Il programma si apre anche a una dimensione internazionale con la presenza di Hassan Echair, coinvolto in una residenza a Matera. Il suo lavoro porterà alla realizzazione dell’Atlante Babelico dedicato a Tétouan, città insieme a Matera al centro del progetto culturale mediterraneo.

Durante la permanenza, l’artista raccoglierà materiali e suggestioni legate alla città, lasciando poi un intervento all’interno del museo. Il progetto nasce in collaborazione con il MOON di Potenza e la Biblioteca Errante.

Nuove opere e ampliamento della collezione

Tra le novità anche l’ingresso di una scultura di Carlo Levi, il “Ritratto di donna”, proveniente dalla Fondazione a lui dedicata. L’opera introduce un ulteriore livello di riflessione sul tema dell’identità.

Accanto a questo, il museo amplia la propria collezione grazie alla Collezione Lagorio, che porta nuovi lavori e nuovi artisti, contribuendo a riorganizzare il percorso espositivo.

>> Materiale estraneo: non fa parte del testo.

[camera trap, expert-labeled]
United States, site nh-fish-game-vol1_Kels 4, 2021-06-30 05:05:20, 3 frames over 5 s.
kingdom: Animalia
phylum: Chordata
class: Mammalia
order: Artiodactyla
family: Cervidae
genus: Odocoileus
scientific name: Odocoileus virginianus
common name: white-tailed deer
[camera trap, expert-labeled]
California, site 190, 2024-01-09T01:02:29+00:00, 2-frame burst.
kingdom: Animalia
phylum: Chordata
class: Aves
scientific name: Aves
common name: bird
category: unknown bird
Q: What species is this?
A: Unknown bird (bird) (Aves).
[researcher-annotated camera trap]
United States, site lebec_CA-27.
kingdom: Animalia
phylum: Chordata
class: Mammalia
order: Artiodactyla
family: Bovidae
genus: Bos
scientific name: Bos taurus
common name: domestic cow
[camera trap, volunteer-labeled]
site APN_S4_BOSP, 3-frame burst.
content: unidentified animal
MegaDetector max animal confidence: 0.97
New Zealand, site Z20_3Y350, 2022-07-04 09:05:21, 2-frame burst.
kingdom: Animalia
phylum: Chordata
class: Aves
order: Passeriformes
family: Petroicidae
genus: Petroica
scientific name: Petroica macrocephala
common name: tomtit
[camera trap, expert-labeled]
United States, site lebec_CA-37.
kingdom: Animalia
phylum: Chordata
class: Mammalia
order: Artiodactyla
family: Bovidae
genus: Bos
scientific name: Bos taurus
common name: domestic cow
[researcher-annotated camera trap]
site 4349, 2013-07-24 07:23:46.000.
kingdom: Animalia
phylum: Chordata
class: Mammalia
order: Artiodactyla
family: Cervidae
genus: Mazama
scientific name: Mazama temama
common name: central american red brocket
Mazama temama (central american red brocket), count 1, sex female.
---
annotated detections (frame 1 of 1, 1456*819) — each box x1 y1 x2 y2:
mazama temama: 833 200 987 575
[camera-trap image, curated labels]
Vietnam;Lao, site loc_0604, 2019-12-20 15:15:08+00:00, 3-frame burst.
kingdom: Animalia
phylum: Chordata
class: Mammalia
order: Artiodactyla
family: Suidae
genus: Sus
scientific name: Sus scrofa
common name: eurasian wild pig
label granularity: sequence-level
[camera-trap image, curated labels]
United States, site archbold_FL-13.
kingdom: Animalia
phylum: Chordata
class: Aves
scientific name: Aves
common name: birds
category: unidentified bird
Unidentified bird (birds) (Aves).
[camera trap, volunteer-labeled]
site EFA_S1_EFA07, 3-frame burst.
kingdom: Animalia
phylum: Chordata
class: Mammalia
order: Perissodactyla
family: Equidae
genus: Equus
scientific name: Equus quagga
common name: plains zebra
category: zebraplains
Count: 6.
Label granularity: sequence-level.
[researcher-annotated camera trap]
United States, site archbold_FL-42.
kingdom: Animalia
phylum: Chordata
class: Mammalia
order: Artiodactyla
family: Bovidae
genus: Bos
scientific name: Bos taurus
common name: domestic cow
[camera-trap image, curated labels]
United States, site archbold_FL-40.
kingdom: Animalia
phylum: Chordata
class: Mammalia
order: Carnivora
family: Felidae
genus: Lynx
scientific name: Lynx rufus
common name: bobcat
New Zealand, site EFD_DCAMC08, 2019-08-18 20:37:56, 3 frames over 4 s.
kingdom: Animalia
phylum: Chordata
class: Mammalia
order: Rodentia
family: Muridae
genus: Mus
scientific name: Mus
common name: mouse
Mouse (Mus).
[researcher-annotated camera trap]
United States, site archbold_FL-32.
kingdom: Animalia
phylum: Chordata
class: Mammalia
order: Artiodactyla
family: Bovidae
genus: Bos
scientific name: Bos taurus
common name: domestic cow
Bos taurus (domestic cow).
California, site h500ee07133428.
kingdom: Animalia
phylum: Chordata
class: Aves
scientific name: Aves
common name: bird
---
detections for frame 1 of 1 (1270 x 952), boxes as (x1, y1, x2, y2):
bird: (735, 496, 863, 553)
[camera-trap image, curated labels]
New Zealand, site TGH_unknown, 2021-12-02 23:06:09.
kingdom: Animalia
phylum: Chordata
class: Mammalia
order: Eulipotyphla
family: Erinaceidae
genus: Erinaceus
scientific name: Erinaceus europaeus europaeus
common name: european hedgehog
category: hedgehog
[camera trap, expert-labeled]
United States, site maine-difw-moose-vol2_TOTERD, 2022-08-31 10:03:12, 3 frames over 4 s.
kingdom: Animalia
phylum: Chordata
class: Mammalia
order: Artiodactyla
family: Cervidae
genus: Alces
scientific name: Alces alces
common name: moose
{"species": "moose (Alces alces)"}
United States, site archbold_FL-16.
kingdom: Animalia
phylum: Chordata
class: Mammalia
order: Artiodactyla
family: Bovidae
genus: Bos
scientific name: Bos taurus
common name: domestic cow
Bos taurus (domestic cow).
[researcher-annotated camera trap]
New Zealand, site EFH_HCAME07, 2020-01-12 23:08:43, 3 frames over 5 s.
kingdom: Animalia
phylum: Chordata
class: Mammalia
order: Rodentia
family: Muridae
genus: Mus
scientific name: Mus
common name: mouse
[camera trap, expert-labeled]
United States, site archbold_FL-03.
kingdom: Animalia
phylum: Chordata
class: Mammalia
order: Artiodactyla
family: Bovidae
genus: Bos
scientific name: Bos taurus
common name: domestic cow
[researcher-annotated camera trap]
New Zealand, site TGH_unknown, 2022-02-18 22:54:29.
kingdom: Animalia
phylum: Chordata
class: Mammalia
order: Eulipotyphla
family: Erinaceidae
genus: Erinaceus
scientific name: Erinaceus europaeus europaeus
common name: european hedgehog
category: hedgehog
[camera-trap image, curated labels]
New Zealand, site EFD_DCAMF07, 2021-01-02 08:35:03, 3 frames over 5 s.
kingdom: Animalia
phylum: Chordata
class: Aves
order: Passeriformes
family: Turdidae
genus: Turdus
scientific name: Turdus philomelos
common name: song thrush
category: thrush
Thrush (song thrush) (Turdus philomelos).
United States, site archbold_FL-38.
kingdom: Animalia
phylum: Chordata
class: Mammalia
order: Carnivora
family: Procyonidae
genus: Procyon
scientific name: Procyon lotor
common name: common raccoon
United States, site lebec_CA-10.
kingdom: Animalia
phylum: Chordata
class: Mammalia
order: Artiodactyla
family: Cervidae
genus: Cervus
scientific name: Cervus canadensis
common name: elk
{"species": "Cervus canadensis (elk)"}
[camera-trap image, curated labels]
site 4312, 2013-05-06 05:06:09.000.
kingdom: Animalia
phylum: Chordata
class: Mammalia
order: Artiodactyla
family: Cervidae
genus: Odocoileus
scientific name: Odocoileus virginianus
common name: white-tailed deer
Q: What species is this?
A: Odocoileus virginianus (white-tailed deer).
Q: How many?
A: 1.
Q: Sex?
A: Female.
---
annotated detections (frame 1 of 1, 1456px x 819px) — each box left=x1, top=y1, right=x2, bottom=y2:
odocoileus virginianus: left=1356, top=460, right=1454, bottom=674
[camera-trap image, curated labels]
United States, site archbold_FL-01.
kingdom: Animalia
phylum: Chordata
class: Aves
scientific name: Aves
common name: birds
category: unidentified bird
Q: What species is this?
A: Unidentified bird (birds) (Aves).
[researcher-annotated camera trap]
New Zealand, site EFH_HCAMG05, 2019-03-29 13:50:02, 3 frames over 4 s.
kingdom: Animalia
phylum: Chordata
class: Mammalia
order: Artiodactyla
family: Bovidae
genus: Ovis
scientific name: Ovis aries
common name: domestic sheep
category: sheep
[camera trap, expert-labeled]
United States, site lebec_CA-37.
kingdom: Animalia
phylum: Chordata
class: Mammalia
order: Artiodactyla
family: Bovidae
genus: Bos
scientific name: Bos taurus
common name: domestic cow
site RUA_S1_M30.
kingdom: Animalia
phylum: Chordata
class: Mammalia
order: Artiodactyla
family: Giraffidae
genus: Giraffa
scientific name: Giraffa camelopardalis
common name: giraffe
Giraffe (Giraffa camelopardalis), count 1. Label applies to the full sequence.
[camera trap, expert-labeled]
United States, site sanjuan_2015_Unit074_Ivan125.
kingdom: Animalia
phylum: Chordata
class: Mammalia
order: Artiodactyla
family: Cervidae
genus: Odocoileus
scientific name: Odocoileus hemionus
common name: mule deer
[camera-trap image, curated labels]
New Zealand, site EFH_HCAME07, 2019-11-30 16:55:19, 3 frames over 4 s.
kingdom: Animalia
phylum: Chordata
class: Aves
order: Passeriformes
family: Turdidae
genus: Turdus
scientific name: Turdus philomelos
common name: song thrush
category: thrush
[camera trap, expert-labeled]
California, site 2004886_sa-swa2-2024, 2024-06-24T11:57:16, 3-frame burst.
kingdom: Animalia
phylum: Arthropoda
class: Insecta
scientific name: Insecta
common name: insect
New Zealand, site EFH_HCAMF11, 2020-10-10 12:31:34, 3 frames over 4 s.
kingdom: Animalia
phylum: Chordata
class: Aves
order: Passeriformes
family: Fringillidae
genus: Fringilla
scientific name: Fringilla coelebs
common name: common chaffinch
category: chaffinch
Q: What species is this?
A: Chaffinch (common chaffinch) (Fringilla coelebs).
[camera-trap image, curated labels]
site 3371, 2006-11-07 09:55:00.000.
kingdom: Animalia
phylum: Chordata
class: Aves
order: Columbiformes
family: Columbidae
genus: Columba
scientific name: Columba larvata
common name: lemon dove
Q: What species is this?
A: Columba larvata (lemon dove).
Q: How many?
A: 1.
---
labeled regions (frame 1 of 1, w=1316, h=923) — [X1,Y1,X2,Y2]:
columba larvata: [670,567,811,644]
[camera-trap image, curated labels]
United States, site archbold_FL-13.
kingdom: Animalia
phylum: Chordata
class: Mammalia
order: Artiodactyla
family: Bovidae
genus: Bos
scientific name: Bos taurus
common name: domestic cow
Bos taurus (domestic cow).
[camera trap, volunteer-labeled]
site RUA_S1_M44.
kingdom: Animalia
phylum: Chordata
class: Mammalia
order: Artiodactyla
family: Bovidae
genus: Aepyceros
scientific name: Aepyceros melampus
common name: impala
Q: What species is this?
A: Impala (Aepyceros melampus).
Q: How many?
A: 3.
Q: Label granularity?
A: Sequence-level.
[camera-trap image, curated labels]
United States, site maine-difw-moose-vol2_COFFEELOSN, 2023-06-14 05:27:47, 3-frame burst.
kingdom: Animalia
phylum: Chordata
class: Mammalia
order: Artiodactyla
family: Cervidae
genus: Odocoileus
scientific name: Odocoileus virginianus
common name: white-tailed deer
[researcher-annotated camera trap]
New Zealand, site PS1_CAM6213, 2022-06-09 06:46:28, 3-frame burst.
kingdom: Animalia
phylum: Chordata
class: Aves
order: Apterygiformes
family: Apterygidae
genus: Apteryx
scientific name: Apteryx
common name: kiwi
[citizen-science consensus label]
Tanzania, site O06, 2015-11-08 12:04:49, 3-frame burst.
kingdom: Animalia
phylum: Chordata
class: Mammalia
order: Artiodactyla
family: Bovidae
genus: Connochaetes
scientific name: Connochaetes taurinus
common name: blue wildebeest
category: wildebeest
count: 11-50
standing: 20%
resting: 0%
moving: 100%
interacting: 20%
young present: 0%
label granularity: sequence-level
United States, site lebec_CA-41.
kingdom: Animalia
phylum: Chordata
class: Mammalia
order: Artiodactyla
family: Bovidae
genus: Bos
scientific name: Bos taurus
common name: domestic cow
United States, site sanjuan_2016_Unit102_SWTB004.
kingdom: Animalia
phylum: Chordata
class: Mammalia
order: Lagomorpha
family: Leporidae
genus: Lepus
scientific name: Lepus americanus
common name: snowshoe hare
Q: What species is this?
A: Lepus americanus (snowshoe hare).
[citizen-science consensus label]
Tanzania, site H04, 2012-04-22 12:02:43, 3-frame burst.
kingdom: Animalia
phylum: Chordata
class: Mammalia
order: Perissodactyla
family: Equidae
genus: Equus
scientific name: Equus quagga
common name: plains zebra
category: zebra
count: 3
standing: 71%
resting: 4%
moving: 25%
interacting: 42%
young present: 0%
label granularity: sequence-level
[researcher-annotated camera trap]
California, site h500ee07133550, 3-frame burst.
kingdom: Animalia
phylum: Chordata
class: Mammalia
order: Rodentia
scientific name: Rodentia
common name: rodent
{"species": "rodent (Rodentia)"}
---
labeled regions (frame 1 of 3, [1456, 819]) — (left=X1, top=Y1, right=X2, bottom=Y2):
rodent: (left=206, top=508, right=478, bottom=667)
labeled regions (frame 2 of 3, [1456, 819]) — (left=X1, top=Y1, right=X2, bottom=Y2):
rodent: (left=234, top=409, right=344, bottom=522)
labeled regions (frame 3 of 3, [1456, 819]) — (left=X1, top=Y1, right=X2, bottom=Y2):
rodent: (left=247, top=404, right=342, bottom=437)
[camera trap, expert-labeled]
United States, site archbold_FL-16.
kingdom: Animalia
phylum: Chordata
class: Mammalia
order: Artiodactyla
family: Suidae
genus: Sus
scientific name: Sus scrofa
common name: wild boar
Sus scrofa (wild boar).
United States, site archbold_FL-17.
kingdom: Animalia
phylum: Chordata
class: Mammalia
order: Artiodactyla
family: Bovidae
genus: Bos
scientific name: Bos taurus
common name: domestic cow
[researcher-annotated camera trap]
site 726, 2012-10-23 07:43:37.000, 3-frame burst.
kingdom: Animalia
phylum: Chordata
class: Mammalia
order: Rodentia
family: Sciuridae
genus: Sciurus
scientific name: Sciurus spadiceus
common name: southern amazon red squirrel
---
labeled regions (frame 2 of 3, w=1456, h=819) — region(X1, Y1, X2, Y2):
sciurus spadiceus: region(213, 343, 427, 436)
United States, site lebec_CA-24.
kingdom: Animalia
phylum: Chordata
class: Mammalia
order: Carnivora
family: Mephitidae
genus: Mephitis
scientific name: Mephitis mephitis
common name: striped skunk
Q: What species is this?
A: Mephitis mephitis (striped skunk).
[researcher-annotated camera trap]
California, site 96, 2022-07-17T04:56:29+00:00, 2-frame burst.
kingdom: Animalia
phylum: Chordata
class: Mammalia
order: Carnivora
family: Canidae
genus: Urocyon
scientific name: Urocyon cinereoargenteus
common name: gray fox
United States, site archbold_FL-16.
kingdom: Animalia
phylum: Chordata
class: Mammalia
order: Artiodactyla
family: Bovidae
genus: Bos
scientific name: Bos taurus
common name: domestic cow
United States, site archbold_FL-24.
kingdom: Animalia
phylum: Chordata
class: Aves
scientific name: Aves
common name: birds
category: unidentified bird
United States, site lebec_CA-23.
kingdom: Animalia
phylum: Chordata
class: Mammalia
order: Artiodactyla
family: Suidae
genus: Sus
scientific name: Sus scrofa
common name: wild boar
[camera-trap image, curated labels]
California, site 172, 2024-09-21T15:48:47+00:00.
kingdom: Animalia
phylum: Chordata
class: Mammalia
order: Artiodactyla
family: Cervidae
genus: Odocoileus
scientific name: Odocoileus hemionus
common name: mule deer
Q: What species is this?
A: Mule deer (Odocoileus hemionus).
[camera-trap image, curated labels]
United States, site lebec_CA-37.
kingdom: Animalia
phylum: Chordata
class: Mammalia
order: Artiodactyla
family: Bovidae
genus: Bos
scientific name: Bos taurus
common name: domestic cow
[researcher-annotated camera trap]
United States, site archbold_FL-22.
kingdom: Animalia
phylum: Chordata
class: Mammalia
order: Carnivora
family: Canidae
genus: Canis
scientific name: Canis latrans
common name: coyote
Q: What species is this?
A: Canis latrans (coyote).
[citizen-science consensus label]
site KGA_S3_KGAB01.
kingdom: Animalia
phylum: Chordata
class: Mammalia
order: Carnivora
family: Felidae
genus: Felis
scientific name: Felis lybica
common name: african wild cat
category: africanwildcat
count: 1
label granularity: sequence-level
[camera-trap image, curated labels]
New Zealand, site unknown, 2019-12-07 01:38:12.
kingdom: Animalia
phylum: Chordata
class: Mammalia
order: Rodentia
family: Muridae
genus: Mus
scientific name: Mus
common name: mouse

La mostra su Nanni Valentini

Tra settembre e dicembre è prevista la mostra “Nanni Valentini. Volto e luogo”, dedicata al lavoro dello scultore. Le opere saranno messe in relazione con “Il Focolare”, già presente nella collezione del museo, e con il tufo dei Sassi.

Il progetto mette al centro il tema della materia e del volto, elementi che nella ricerca di Nanni Valentini assumono un valore preciso, legato alla memoria e all’idea di spazio abitato.

Un museo in evoluzione

Con il programma 2026, il MUSMA rafforza una linea che guarda alla trasformazione come processo continuo. La collezione viene riletta, gli spazi si aprono a nuove esperienze e il museo si conferma come un luogo attivo, in relazione con la città e con il contesto internazionale.